Thursday, October 30, 2008

Guest blog: Ed Reynolds (2 of 2)

The US campaign is very frustrating to me.

Eight years ago, McCain hobbled out of the GOP primaries utterly disspirited with politics after one of the most savage and shameful campaigns in modern history -- you know, the one where the bully-boys bankrolled by Bush 41 spread it about that McCain had a 'black baby' (the kid he adopted) and that he was mentally unstable after his incarceration. I don't think he expected to run again and I'm sort of surprised that he has.

I don't agree with McCain on a slew of issues from the EU to abortion rights but I do think he would have made a decent president once. His judgment on the surge was impeccable, and he think his views are in general more reasonable than it's prudent for him to say. As a one-term president, not accountable to a party machine, or even a two-term president bold enough to try and forge a personal following that would allow him to give two fingers to the corrupt party machine -- lot of potential.

But it's creepy to see him now in the pocket of these people who slandered him, these people who behind close doors utterly despise him, paid for by a sitting president who has more than once used him as a punchline. I just kind of wish now they'd chosen one of the suicide candidates like Huckabee. The party deserves to melt down, it deserves to have to rethink itself from first principles and see Bush's fiscal irresponsibility and social tub-thumping as the cause of its ills.

Instead, McCain will lose the election by being 8 years late, the lesson most likely won't be learnt. And I think Obama will win.

Now, Obama in office doesn't fill me with enthusiasm. I think it will be great for America's self-confidence to have a black president and put some sense of closure on a history of terrible race relations in America; it sounds airy-fairy, but confidence and optimism are powerful things particularly in a depression when gloom can breed caution and caution can breed more gloom.

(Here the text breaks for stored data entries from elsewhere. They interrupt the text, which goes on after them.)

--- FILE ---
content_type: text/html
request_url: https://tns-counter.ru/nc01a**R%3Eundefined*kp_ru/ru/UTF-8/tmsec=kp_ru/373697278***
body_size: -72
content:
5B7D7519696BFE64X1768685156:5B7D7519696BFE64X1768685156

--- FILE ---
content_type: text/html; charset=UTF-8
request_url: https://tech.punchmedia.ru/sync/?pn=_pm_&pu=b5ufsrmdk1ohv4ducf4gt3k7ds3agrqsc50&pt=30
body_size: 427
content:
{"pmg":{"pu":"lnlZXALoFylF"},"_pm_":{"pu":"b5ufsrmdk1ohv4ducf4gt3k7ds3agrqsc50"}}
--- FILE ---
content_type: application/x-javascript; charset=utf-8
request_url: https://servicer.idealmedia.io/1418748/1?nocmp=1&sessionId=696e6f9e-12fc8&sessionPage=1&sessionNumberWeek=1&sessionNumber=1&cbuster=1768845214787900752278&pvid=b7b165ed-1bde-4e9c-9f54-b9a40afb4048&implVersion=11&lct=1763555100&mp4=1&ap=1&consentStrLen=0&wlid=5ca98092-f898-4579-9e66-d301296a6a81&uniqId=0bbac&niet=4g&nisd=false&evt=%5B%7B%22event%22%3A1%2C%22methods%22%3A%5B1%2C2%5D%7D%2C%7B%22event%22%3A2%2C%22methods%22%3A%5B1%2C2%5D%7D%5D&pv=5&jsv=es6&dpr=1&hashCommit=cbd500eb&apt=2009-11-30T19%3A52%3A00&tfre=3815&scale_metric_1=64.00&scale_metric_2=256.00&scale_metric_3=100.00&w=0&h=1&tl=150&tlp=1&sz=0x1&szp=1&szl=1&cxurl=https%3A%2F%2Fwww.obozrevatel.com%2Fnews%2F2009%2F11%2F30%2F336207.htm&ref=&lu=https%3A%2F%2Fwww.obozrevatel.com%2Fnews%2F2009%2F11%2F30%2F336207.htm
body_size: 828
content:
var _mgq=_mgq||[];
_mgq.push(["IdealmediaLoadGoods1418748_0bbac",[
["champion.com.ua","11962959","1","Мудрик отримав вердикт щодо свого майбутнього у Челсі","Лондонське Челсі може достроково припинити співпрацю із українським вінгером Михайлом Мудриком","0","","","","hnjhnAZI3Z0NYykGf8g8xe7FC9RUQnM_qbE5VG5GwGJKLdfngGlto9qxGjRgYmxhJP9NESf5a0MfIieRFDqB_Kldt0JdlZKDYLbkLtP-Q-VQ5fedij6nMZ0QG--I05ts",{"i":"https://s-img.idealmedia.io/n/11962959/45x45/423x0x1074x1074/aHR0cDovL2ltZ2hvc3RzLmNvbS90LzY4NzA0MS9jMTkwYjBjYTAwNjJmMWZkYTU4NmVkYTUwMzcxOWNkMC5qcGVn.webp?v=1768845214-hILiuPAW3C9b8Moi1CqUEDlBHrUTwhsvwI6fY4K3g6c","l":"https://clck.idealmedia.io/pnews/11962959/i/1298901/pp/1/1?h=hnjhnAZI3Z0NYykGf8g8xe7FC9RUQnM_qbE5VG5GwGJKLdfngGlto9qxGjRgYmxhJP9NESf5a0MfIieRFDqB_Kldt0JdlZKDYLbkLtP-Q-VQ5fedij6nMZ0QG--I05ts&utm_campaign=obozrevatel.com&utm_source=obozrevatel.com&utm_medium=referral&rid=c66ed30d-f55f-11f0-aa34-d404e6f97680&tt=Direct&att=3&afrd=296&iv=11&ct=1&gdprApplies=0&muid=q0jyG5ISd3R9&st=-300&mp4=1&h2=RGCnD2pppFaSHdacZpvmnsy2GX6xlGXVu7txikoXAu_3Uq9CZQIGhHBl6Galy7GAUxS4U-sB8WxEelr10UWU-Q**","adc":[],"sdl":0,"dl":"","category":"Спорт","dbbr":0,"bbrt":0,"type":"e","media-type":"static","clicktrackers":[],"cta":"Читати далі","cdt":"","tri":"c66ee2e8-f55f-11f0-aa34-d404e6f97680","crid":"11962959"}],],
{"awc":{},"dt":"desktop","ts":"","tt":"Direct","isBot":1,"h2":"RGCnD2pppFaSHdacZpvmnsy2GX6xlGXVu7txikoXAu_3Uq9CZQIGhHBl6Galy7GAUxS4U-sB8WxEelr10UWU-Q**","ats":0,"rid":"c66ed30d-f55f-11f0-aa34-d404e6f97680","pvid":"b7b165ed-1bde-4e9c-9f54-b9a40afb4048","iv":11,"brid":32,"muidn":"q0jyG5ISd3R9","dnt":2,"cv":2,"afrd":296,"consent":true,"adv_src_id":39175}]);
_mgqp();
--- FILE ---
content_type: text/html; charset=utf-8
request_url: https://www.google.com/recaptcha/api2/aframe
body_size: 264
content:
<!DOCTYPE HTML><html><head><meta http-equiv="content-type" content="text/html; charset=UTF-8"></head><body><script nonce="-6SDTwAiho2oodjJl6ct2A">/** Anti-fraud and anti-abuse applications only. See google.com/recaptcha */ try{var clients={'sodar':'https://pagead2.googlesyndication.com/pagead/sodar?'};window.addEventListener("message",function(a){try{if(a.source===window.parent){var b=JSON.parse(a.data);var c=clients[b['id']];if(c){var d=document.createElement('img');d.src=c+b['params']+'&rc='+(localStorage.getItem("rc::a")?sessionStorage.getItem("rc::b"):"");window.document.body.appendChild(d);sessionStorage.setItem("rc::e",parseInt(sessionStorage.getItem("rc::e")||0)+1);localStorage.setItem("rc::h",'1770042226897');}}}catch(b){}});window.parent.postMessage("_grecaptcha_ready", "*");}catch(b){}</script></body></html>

But as far as I can tell his economic policies suck. A windfall tax on oil -- watch as the companies pass this straight onto consumers; effectively, it's a tax on the poorest disguised as a tax on the richest. He plans reforms to make America more protectionist -- a catastrophe. His labour initiatives sound great in a recession but will discourage employers from employing and expanding and so will worsen the downturn. Roosevelt managed to kickstart a short-term revival in the 30s with tax and spend but the "spend" has just been spent and I don't think "tax" is a great stimulus package. Besides, what ultimately cured the US under FDR was WW2 bolstering the army hugely while acting as a global advert for American products.

My expectations are low, but I just hope he seizes the mantle on social issues and gets a good shot at some Supreme Court nominations so he can secure abortion rights for the next generation.